Farmer union leaders held a press conference at Singhu border today


  • Centre has to come forward with concrete proposals: Farmer leader
  • PM Modi claimed that opposition is “instigating” and “misleading” farmers
  • There have been five rounds of meetings between farmers and the Centre

New Delhi:
Twenty farmers have died since the protest started outside Delhi and the government, which is responsible for this, will have to pay, farmer leaders declared today from the Singhu border. December 20 has been declared as a day of mourning and “homage will be paid to the martyrs in every village,” a farmer leader said. Prime Minister Narendra Modi, meanwhile, spoke up again in support of the farm laws, which are at the heart of the months-long agitation and accused the opposition of “instigating” and “misleading” the farmers. The farmers hardened stance, saying they will “make” the government repeal the laws.

Here are the top 10 points in this big story:

  1. “The government is saying ‘we won’t repeal these laws’. We are saying we will make you do it. The fight has reached a stage where we are determined to win no matter what,” farmer leader Jagjeet Dallewal told journalists at Singhu border today. “We are not running away from negotiation, but the government has to pay heed to our demands and come forward with concrete proposals,” he added.

  2. “The agriculture reforms that have taken place are exactly what farmer bodies and even opposition parties have been asking over the years,” Prime Minister Narendra Modi said today, reiterating the government’s claim that the opposition is now “instigating” and “misleading” the farmers.

  3. “A sense of fear is being injected into their (farmers’) minds. Farmers are told that their land will be grabbed by others if the new farm laws get implemented,” PM Modi said. “I am confident that progressive farmers will defeat those who are doing politics, spreading falsehood and using farmers” shoulders to fire their guns,” he added.

  4. A faction of the Bhartiya Kisan Union (Kisan Gut) met Union Agriculture minister Narendra Tomar today and later said it is suspending its agitation for a month. “We have placed a demand before a minister that a new law should be enacted on the Minimum Support price,” the group’s chief Pawan Thakkar told NDTV. The group has influence over framers in 10 to 12 districts of Uttar Pradesh.

  5. The farmer leaders at Singhu border brushed off growing trend of small farmers’ groups pulling out of the agitation after talks with the agriculture minister.  “Ours is a historic agitation and we have a unified leadership. We have so much people’s support that they couldn’t break our unity, said a farmer leader.

  6. A farmer leader from Maharashtra, Rishipal, claimed one farmer has died every day on an average since the protest started in the last week of November. “A Homage Day (Shraddhanjali Diwas) for all the farmers who lost their lives and became martyrs in the ongoing protest will be organised across the country in villages and tehsil headquarters on December 20 from 11 am to 1 pm,” he said.

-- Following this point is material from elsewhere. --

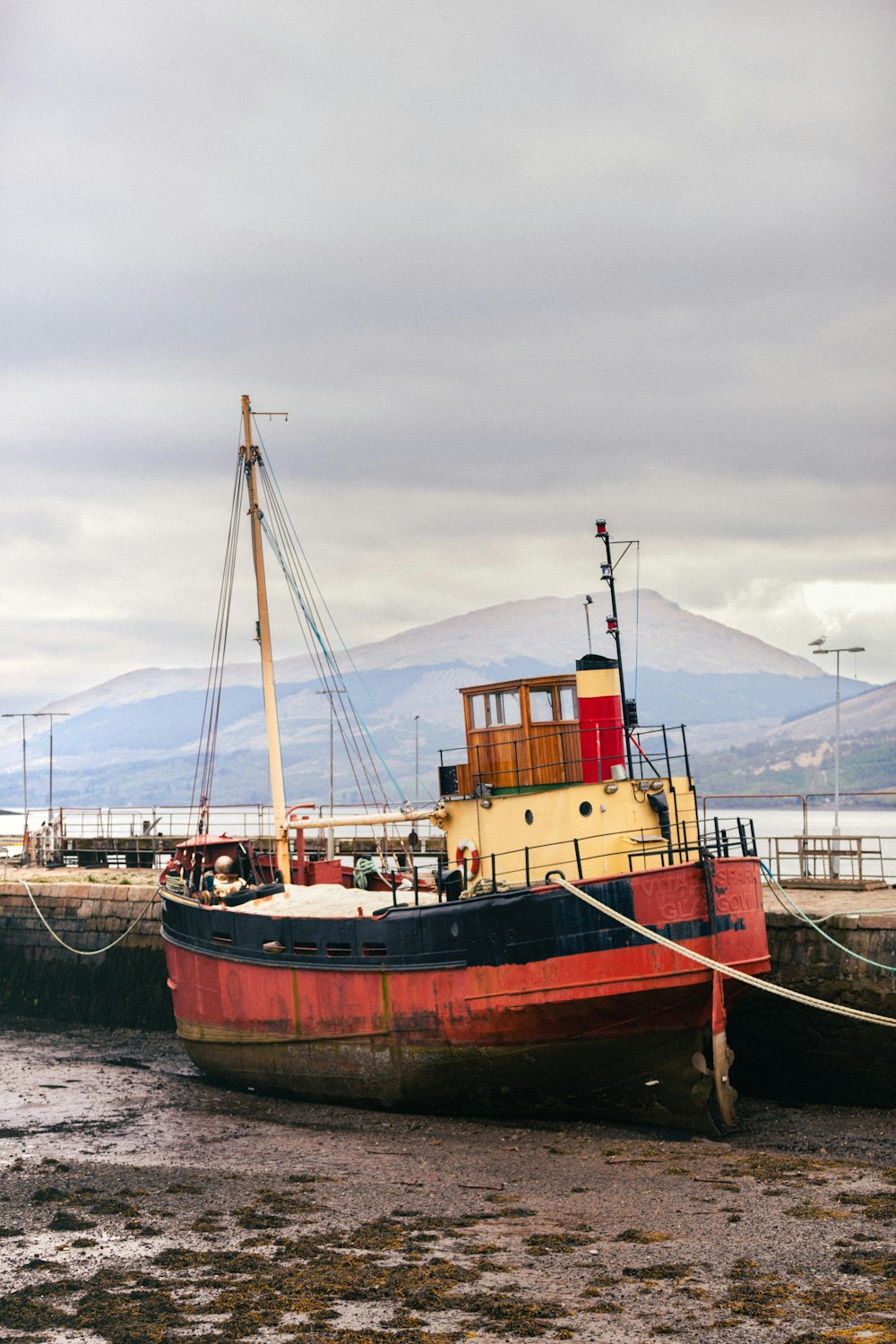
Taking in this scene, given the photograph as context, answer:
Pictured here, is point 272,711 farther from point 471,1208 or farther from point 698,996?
point 471,1208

  7. Five rounds of meetings have taken place between the protesting farmers and agriculture minister Narendra Tomar. Union home minister Amit Shah also met the farmers once, but the deadlock has persisted with both sides sticking to their stance.

  8. Arrangements are also being made for women protestors, said farmer leader Jagjeet Dallewal . Over the next three to four days, they will be coming in huge numbers and joining the protest against the new farm laws, he added.

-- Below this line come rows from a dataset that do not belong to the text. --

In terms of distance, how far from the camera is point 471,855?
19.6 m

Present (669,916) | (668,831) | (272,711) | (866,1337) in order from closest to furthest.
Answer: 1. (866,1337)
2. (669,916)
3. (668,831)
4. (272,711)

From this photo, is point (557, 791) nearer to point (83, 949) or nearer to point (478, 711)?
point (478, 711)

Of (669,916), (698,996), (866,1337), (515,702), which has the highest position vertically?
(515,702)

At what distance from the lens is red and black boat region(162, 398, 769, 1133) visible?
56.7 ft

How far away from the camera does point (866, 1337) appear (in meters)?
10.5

  9. Shiromani Akali Dal chief Sukhbir Badal dubbed the Central government the “real tukde tukde gang” and accused it of setting Hindus against Sikhs in Punjab to control the farmers’ protest. “Today it is against farmers. Nobody knows what the BJP might say even about soldiers tomorrow if it suits them. The farmers are hurt and angry against the BJP,” he alleged.

  10. Tens of thousands of farmers are holding protest at the borders of Delhi to protest against the farm laws, which they say will shrink their income by doing away with the minimum prices fixed by the government and leave them at the mercy of corporates. The government says the laws are major reforms in the farm sector that will help farmers dispense with middlemen and allow them to sell produce anywhere in the country.